De fato, a proposta do enredo é conscientizar ao mesmo tempo em que encanta o público da Intendente com a riqueza indígena.

“A gente convida todos a viajar com a gente numa grande canoa, rio acima, voltando no tempo para redescobrir esse Brasil urucum, esse Brasil cocar, o Brasil do arco e flecha. Que guarda esperança no canto do uirapuru, que valoriza os mais velhos, que tem muito a ensinar ao mundo por meio das receitas e de todo o conhecimento dos pajés. Que valoriza a figura feminina, que entende a necessidade de ensinar a juventude a suportar as dores e as dificuldades da vida e que também celebra a vida e a felicidade por meio de cantos, danças e batuques. Um Brasil que foi enterrado, esquecido pela cultura ocidental e que hoje emerge novamente da terra no nosso Carnaval para dizer que o Brasil, sim, é uma terra indígena”, desenvolveu o criador.
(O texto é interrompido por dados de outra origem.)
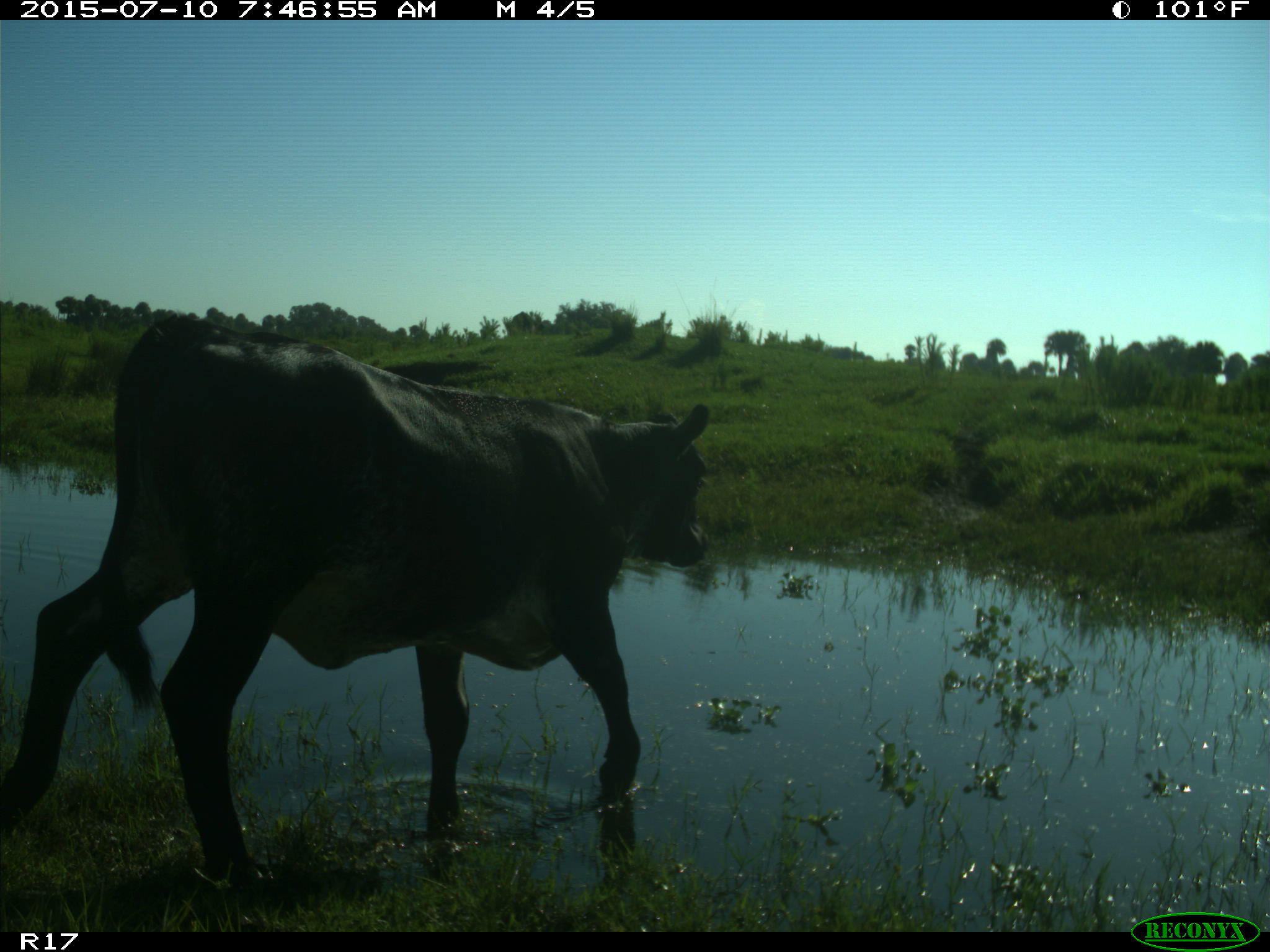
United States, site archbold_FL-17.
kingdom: Animalia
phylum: Chordata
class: Mammalia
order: Artiodactyla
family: Bovidae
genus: Bos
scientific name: Bos taurus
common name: domestic cow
Ele contou ainda que a ideia do enredo veio da pretensão da Unidos de Cosmos de se manter na linha de temas sociopolíticos que vem explorando nos últimos anos.

“A gente fez alguns enredos com temática afro e, no ano passado, reeditou o ‘Eu Quero’ (baseado no desfile histórico do Império Serrano de 1986, que clamava por democracia e o fim da ditadura militar), que é totalmente político. O enredo partiu de uma ideia pessoal, mas foi construído junto com toda a direção da escola, com todo o pessoal da escola, e ficou bem bacana. Atende à escola e faz jus à marca que ela vem imprimindo nos últimos carnavais”, refletiu.

Quanto a alegorias e fantasias, o carnavalesco garantiu uma profusão de cores, em comparação com a paleta do Carnaval passado, quando a escola investiu em um desfile mais tradicional, marcado pelo verde, branco, prata e ouro.

“A gente pode esperar um desfile supercolorido, com elegância e muito bom gosto, e uma escola muito bem vestida, como tem sido uma característica nossa nos últimos anos”, prometeu Ladeira.

Para finalizar, o experiente profissional descreveu os desafios e as delícias de trabalhar na Intendente, conhecida por abrigar o Carnaval do povo.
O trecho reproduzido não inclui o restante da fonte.